* **Work required**
Pull out every line of the items below that contains the string "bottom".

* **Provided entries**

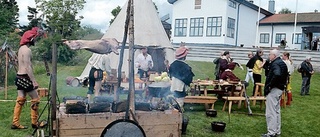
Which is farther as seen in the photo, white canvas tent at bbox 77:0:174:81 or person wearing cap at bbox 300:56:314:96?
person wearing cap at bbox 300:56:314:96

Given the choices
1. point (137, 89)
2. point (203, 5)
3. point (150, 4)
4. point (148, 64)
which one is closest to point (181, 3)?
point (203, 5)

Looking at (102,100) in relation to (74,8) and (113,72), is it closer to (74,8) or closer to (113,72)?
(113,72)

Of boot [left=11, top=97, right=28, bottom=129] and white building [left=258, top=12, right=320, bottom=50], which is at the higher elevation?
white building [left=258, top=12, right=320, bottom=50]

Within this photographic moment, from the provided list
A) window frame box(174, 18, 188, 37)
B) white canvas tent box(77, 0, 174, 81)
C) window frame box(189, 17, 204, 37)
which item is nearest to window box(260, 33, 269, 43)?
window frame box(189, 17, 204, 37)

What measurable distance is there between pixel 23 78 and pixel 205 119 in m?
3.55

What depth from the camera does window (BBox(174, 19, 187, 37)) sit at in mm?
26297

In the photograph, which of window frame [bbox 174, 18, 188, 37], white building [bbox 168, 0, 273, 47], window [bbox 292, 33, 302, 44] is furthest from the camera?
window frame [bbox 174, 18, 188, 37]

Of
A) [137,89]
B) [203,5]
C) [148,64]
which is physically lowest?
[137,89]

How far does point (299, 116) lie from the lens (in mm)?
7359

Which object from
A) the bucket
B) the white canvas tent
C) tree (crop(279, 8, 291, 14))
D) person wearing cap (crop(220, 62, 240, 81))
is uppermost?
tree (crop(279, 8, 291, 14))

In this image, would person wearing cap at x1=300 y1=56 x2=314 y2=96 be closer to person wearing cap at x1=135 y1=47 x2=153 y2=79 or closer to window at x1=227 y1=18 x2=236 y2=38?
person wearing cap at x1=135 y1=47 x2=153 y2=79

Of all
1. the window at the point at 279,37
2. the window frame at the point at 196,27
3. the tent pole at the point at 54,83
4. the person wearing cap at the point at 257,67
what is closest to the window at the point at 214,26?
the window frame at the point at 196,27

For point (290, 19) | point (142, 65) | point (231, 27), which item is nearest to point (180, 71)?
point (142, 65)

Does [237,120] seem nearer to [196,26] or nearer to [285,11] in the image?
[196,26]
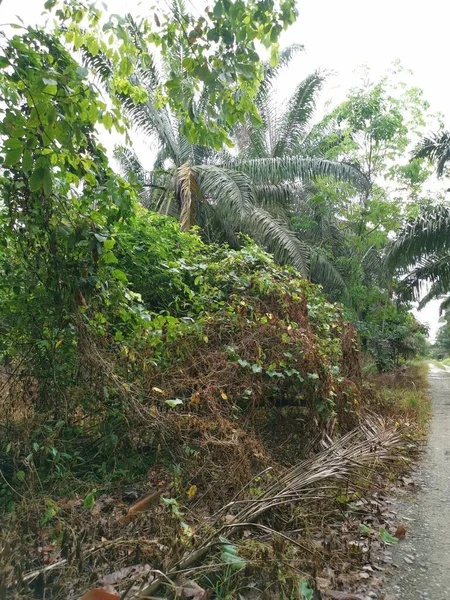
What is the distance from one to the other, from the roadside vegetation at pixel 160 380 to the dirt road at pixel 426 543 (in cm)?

--

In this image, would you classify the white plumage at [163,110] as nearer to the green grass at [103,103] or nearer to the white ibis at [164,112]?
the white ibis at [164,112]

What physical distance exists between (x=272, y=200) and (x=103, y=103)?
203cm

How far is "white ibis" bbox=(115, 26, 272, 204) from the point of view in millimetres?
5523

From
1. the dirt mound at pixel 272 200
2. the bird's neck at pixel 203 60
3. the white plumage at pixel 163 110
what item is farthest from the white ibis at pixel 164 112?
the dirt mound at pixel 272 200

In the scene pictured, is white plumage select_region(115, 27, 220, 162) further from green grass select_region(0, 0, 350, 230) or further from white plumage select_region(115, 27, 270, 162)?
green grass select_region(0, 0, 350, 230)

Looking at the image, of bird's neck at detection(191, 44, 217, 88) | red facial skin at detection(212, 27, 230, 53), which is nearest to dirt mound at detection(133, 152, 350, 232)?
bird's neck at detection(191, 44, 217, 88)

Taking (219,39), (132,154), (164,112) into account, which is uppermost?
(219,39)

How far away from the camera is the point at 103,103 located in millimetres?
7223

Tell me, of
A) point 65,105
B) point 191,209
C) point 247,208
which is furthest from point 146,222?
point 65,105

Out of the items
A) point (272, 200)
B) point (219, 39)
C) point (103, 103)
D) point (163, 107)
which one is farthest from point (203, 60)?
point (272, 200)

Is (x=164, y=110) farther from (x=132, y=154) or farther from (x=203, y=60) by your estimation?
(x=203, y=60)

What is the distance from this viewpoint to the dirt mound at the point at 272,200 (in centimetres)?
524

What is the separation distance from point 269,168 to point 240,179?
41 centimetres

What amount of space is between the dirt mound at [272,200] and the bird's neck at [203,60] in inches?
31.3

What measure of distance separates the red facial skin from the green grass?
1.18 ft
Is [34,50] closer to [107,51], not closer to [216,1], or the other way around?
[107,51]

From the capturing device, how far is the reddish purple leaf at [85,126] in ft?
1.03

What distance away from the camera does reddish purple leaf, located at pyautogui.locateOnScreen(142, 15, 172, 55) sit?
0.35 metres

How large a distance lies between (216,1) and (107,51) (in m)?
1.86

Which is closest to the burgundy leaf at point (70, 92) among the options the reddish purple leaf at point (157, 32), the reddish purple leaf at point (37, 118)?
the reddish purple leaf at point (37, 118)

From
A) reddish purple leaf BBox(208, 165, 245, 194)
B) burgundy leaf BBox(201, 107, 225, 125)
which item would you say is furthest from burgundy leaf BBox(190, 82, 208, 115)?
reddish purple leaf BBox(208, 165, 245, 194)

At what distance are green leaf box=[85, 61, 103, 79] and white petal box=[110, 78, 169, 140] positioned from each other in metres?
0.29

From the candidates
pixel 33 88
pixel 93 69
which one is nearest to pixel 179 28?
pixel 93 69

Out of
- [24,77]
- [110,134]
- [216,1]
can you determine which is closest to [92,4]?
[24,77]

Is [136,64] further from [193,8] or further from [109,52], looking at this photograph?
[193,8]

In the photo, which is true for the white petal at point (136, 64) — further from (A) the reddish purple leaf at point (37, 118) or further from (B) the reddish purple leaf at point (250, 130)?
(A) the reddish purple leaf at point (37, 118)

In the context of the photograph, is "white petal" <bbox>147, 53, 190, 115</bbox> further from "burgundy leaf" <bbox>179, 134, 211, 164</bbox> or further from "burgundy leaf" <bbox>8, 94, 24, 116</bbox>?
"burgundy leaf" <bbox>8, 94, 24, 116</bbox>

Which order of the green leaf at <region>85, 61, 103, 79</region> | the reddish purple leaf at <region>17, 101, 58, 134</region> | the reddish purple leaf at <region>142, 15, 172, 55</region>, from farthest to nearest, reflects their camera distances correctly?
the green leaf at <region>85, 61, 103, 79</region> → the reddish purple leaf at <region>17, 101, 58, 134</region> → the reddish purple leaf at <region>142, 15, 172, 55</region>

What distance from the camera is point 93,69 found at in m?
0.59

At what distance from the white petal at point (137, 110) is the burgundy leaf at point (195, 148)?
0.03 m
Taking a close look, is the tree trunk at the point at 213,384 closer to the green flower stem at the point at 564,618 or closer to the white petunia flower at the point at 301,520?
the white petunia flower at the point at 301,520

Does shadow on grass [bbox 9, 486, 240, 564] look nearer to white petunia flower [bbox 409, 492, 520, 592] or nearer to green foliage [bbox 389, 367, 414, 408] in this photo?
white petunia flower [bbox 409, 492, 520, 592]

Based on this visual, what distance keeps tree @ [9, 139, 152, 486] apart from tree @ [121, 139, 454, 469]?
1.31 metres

---

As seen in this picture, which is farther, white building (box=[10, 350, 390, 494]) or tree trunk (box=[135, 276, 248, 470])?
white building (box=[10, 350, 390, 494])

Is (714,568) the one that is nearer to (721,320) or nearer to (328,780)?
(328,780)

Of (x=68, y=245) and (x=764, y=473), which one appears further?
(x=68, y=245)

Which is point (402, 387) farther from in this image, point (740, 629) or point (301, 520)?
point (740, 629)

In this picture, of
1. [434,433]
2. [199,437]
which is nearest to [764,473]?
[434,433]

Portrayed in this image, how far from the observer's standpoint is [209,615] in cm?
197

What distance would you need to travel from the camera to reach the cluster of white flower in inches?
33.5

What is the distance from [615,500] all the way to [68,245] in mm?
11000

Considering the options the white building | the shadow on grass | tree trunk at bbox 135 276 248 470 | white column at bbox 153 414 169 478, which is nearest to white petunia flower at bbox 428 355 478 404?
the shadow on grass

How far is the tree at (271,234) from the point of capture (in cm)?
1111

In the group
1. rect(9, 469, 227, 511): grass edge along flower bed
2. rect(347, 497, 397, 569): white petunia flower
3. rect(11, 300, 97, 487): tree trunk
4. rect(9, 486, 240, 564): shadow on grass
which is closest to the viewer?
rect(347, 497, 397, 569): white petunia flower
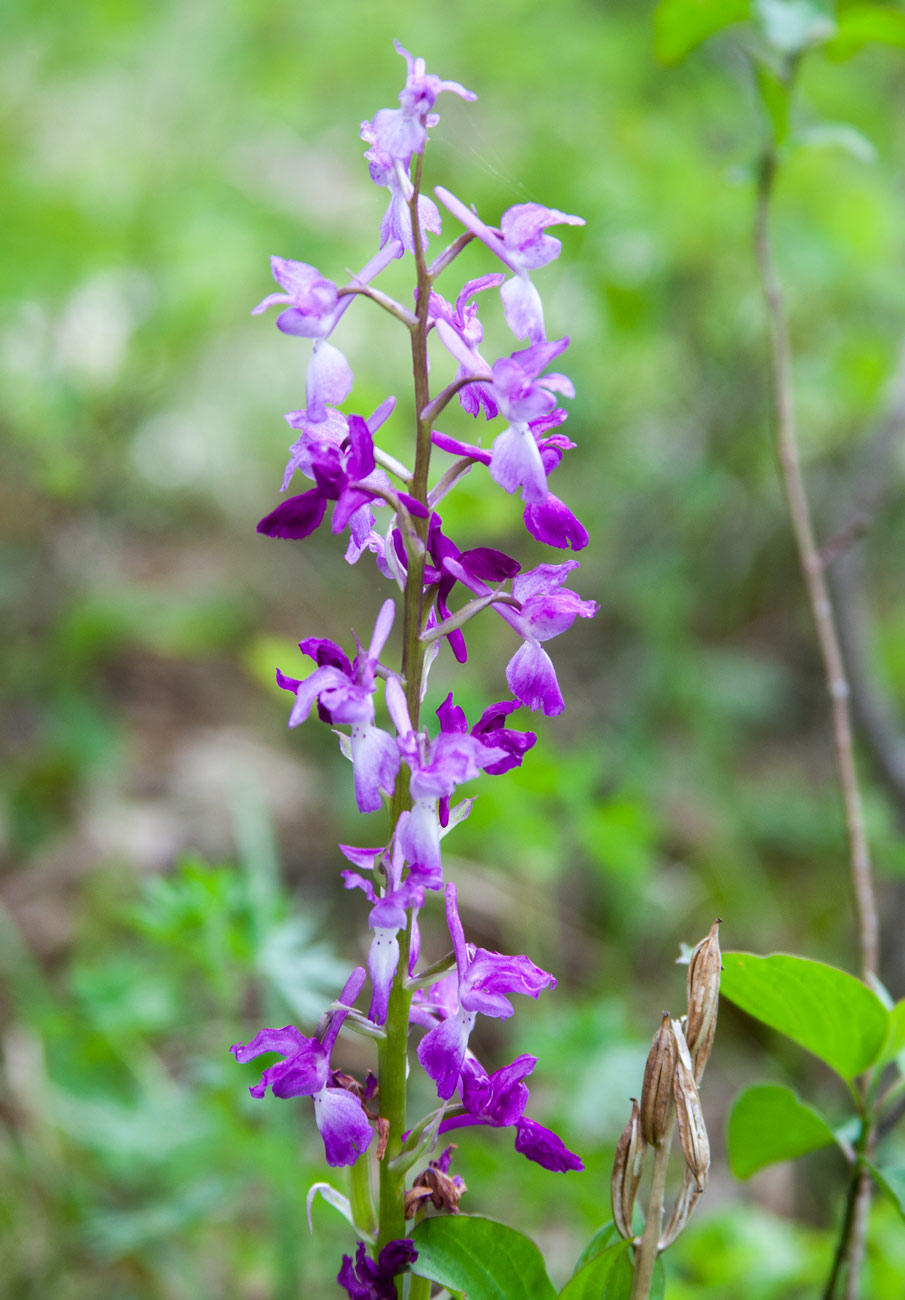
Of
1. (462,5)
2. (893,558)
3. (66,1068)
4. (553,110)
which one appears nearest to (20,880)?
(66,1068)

* **Exercise result**
Of boot [left=11, top=97, right=28, bottom=129] and white building [left=258, top=12, right=320, bottom=50], which is at the higher elevation?
white building [left=258, top=12, right=320, bottom=50]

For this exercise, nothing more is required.